Monitor even what you trust: a non-linear imperative

“Trust, but verify”: whether you credit Ronald Reagan for this, or the traditional Russian proverb from which he acquired it (in Russian, it rhymes: Доверяй, но проверяй) by way of Suzanne Massie, this slogan applies to information technology (IT) even more deeply than you might realize. This is particularly important for application performance management (APM) and security.

Think for a moment about APM. In broad terms, it emerged five or so years ago, then, in the last couple of years, lost priority within many enterprises. One of the reasons for its deprecation among relatively sophisticated Lean-oriented managers is that they prefer to “build in quality“, or, in this specific case, performance. As powerful as that idea is, it’s a mistake to conclude that high-quality construction makes application monitoring superfluous. In fact, it’s two different mistakes.

First, sustainable quality requires measurement. I understand the impulse that a sufficiently-enlightened development process will result in high-quality applications; this intuition fails to recognize, though, that APM needs to be part of development from the time a project begins. IT Ops has several articles this summer on TestOps which teach that testing, monitoring, and measurement need to play an even larger role in Agile and Lean methodologies. Mobile developers have taken the lead lately on preaching the importance of measuring performance from an application’s birth.
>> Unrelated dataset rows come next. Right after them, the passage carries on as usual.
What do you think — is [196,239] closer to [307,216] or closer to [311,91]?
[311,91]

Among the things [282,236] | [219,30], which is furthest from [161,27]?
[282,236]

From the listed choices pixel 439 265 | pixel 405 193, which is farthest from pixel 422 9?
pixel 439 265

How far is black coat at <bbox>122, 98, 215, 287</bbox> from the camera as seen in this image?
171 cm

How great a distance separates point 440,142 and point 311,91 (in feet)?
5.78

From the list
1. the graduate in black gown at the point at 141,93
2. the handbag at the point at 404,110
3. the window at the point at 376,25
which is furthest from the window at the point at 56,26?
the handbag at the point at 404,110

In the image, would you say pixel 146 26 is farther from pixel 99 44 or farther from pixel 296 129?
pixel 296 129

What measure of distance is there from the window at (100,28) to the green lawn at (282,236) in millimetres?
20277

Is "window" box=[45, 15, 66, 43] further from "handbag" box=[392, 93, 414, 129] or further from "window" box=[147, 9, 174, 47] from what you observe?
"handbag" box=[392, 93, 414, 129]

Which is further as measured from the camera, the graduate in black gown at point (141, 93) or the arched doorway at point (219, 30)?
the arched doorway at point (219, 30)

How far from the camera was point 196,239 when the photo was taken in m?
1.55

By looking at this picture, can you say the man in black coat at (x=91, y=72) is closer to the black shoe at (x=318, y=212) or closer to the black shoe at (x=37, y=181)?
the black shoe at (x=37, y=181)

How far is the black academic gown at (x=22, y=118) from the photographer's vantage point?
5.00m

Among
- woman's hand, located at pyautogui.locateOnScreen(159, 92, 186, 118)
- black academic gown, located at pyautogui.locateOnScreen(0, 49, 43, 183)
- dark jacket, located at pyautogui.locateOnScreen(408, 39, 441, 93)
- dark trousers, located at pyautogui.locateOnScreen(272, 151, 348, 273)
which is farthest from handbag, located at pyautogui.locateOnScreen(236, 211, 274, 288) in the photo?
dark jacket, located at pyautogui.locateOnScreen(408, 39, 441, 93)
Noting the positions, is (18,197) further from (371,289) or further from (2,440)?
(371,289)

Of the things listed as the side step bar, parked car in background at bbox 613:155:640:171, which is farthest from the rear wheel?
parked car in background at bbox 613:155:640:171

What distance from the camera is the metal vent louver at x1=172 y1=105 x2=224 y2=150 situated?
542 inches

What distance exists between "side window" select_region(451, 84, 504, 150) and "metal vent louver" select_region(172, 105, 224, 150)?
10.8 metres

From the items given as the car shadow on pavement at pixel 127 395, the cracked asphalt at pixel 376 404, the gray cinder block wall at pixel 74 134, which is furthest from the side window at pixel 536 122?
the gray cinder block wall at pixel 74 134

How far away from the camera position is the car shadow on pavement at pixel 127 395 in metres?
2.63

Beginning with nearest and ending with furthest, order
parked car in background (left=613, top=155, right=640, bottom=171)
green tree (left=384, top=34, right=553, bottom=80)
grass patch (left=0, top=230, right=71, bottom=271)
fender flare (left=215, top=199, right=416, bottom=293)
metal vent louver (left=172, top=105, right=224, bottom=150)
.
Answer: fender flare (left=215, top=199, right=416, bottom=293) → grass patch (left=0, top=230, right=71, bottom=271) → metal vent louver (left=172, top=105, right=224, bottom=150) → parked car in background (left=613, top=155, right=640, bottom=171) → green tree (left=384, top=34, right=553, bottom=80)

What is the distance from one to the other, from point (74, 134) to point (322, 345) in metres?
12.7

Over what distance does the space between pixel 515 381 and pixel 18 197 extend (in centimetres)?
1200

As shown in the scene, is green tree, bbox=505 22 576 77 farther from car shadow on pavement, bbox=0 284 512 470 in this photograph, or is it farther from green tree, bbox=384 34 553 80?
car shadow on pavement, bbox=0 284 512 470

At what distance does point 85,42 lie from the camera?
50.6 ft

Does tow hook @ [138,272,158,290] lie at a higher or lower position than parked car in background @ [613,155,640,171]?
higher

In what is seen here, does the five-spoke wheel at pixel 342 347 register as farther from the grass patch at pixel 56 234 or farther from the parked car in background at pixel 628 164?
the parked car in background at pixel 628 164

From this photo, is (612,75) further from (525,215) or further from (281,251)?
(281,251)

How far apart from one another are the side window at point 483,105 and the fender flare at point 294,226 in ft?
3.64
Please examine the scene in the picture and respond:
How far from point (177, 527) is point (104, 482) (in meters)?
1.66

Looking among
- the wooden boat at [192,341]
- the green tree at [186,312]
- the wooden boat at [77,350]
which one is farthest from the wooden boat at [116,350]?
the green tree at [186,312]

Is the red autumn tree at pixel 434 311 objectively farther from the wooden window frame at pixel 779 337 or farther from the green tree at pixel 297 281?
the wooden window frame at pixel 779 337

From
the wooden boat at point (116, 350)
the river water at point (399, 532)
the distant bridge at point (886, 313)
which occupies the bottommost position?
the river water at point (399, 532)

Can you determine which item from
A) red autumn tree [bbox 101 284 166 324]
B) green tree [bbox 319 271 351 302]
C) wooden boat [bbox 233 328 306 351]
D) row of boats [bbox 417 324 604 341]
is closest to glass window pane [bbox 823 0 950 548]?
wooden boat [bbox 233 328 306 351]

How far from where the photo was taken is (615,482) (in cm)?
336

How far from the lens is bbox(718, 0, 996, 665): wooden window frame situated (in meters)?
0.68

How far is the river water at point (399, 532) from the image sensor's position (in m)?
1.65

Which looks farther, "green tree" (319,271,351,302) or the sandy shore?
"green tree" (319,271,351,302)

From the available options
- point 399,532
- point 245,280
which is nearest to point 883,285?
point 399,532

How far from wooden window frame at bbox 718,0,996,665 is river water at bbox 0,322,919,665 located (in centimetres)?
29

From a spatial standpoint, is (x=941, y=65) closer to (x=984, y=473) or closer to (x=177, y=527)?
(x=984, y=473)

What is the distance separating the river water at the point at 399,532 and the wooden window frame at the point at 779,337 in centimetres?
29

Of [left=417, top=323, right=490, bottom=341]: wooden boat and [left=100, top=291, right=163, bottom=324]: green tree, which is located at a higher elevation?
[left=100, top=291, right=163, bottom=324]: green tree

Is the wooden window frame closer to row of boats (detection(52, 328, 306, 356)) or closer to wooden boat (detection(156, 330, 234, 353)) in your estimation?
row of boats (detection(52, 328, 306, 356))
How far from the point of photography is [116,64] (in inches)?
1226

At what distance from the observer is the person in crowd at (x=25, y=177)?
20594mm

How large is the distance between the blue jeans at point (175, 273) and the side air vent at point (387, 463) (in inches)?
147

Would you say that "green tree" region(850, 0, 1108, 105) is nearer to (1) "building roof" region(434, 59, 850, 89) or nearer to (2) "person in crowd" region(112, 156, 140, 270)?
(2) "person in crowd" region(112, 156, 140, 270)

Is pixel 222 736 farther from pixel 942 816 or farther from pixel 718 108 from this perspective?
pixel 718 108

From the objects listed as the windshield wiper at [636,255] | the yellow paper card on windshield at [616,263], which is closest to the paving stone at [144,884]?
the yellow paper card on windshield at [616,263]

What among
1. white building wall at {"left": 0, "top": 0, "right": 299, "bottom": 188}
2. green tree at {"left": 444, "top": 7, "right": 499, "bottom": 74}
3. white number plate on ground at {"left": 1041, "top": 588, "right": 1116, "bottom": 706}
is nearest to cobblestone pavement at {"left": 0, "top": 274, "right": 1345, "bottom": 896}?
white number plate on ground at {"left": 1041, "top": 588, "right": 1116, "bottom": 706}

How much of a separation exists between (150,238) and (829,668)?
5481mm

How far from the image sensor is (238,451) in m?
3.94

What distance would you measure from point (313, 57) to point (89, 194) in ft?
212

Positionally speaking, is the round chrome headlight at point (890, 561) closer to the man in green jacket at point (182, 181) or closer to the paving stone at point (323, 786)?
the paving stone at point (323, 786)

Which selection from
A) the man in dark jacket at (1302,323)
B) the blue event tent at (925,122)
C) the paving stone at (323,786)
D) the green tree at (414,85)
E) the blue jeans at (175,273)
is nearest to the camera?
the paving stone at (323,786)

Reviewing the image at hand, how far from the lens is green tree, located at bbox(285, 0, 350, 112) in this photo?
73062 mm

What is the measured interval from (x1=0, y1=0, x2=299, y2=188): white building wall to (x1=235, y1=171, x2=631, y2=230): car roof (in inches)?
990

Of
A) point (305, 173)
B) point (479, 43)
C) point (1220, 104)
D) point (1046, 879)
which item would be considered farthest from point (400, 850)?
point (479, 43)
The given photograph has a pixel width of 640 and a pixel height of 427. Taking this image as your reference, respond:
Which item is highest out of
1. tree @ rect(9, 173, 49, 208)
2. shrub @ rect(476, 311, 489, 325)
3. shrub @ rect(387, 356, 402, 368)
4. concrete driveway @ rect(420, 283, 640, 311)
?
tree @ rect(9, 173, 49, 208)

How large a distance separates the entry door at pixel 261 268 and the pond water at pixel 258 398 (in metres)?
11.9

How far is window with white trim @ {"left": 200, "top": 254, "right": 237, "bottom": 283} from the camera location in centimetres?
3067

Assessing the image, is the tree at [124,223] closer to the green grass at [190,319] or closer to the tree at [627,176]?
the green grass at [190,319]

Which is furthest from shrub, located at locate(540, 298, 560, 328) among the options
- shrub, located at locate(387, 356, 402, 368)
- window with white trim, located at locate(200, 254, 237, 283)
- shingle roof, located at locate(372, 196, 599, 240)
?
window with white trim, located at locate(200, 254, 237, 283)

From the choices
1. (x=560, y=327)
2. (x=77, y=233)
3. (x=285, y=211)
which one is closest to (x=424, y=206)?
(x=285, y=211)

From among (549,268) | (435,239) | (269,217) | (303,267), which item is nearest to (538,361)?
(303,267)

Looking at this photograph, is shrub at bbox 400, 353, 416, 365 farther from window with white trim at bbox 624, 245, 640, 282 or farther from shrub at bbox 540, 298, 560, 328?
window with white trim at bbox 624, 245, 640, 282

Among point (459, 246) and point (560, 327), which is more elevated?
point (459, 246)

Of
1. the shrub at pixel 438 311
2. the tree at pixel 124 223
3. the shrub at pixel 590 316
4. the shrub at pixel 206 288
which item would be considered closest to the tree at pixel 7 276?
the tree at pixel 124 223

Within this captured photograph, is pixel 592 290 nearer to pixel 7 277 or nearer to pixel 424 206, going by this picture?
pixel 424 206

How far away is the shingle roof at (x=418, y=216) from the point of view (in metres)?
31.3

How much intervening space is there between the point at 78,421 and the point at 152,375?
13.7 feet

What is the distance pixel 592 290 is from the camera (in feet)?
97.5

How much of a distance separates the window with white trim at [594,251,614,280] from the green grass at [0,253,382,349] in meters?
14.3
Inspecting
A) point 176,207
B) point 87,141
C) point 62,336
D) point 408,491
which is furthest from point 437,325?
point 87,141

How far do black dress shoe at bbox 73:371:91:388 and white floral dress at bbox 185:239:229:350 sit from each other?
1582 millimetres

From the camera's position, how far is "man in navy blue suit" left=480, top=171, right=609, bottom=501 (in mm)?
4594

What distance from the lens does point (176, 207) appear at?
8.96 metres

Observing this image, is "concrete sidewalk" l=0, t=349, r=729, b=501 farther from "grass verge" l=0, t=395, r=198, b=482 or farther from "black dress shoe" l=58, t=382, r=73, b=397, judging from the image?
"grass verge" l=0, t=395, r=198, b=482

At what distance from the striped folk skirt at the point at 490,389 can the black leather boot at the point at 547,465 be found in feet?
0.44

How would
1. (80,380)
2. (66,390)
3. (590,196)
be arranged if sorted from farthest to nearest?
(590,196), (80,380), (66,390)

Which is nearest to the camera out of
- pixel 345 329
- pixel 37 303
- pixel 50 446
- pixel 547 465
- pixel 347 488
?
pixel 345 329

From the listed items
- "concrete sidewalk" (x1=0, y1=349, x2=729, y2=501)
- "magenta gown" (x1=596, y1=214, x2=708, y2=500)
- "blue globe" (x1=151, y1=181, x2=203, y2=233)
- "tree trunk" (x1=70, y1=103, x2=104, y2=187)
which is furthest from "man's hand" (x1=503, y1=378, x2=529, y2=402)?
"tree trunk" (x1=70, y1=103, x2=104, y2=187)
A second reason for the necessity of APM is more subtle, and harks back in a different way to President Reagan’s slogan. Some managers sincerely believe that verification applies only when there’s a lack of trust: for them, security is about keeping out bad guys, and sufficiently well-engineered production systems can be relied on to deliver consistent results. The facts simply don’t support that well-meaning instinct. It’s a commonplace in systems administrator folklore that “most security breaches are ‘inside jobs’.” At the same time, the profoundly non-linear nature of application performance means that it’s prohibitively expensive to engineer in performance without run-time monitoring.

The fallacy in play seems to be that, once an application has been shaken down and performs adequately, it will continue to do so, especially if well-managed in the sense that resource tolerances are built-in. However appealing it is to double CPU, storage, network speed, and so on, to accommodate doubled traffic, there’s really no guarantee of a happy outcome. Network engineering in particular is notorious for paradoxical performance.

Notice it’s the most careful and conscientious analysts who are prone to thinking they can do without monitoring. What they’re missing is the systemic non-linearities of computer applications. Highway traffic illustrates part of this pattern: a busy route can be flowing along briskly, then, with no warning–no accidents or lane reductions or other obvious explanations–there’s a “jam”. This isn’t (primarily) because of untrustworthy behavior or unexpected loads; it’s a predictable result of the non-linear dynamics of the traffic system that it’s subject to “shocks”.

We see much the same back in the datacenter. As good as it is to build in quality and design resilient, capable systems, they inevitably will host vulnerabilities. Vigilant monitoring doesn’t mean we don’t trust our systems; we just know they’re important enough to merit careful oversight.

The consequences of non-linearity in computing systems and thorough description of, for instance, the hazard of premature optimization, are weighty enough to deserve book-length treatment. You don’t have to work through all those details, though. The conclusion for now is clear: develop and deploy systems with enough quality that you can trust them–but never stop verifying them through real-time APM monitors.